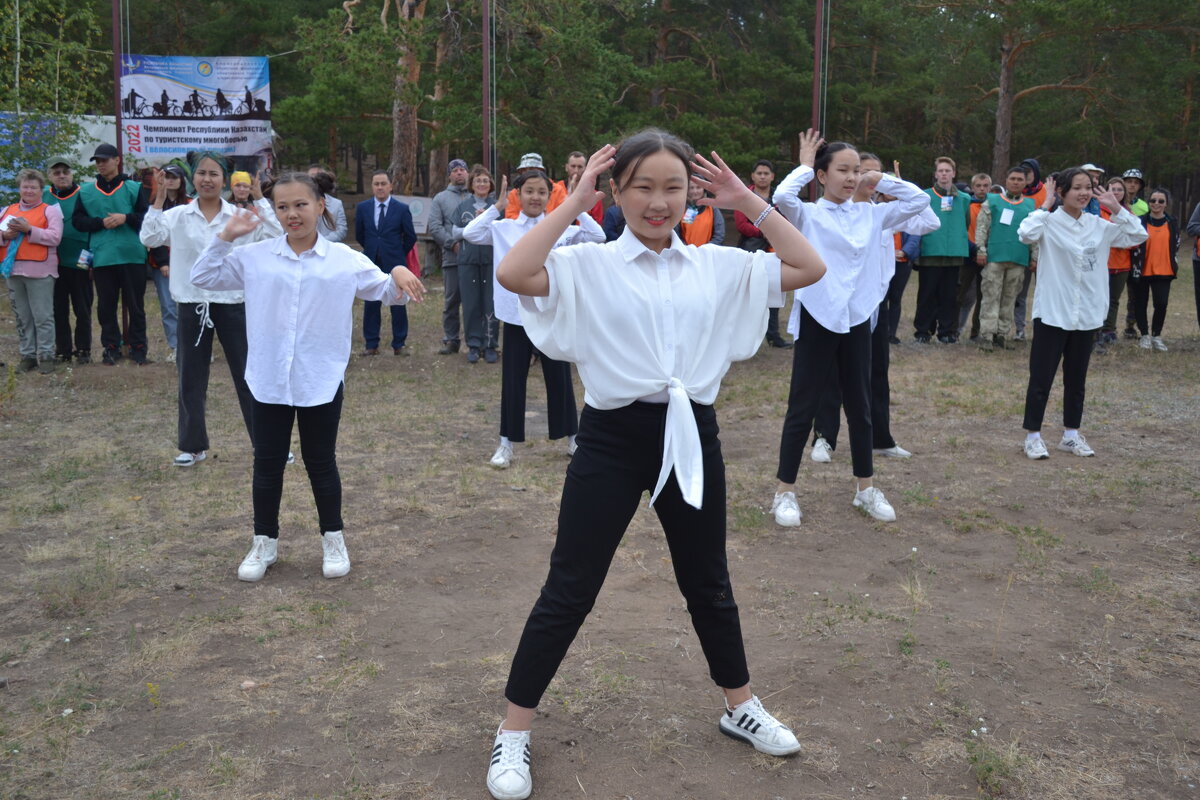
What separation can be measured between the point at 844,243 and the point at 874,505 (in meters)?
1.59

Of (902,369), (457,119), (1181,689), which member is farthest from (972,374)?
(457,119)

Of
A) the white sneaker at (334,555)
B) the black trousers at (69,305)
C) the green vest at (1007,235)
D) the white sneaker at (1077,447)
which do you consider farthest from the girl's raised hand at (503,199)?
the green vest at (1007,235)

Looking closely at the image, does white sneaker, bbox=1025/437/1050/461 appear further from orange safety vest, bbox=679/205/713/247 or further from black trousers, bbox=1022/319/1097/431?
orange safety vest, bbox=679/205/713/247

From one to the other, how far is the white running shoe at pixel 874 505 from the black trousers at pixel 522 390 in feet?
7.17

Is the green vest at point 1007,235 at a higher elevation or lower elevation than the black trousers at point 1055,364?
higher

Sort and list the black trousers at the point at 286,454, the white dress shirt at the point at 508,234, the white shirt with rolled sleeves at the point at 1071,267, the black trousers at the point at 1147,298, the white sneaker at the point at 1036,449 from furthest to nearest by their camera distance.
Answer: the black trousers at the point at 1147,298
the white sneaker at the point at 1036,449
the white shirt with rolled sleeves at the point at 1071,267
the white dress shirt at the point at 508,234
the black trousers at the point at 286,454

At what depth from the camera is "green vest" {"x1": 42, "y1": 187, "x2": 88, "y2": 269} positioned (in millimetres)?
10906

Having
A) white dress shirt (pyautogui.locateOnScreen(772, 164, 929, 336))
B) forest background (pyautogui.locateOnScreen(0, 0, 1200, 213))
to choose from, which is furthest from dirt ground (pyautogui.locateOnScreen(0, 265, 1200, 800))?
forest background (pyautogui.locateOnScreen(0, 0, 1200, 213))

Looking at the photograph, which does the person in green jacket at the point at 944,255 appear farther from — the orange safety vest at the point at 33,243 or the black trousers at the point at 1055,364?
the orange safety vest at the point at 33,243

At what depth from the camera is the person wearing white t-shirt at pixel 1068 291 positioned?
7.49 m

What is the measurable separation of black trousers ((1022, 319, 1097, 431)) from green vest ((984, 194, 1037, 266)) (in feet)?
17.3

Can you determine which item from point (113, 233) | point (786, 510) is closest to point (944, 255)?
point (786, 510)

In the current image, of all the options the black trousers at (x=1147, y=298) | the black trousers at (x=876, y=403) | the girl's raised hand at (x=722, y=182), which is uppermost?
the girl's raised hand at (x=722, y=182)

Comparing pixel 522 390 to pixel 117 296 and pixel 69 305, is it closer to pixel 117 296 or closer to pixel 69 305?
pixel 117 296
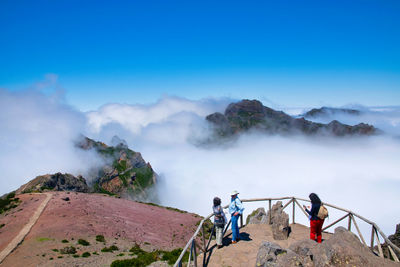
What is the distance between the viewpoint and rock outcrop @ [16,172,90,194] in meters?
Result: 50.4

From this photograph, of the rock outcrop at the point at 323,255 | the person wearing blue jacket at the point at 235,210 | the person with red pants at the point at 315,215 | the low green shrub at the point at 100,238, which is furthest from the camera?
the low green shrub at the point at 100,238

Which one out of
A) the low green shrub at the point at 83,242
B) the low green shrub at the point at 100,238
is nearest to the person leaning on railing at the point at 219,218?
the low green shrub at the point at 83,242

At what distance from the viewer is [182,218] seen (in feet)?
152

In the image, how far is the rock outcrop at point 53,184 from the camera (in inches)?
1984

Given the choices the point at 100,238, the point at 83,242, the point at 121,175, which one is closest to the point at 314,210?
the point at 83,242

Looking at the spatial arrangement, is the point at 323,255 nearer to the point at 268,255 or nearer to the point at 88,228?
the point at 268,255

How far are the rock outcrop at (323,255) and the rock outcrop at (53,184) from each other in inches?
1920

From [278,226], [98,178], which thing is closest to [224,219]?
[278,226]

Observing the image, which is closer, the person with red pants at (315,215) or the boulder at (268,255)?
the boulder at (268,255)

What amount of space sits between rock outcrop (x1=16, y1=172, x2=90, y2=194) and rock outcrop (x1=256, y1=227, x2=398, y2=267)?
160 feet

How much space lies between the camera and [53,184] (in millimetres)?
55125

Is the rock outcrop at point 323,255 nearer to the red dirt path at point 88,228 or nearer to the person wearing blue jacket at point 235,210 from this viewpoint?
the person wearing blue jacket at point 235,210

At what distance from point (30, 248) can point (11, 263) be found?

***

DIRECTIONS FOR THIS TASK →
Reproduce everything from the line containing "Is the rock outcrop at point 323,255" down to the end of the material, substituting "dirt trail" for "red dirt path" and leaving all else unchanged.

CORRECT RESULT →
Is the rock outcrop at point 323,255 nearer to the dirt trail at point 88,228 or nearer to the person wearing blue jacket at point 235,210 from this viewpoint?
the person wearing blue jacket at point 235,210

At what distance from point (30, 248) can point (11, 263) be found?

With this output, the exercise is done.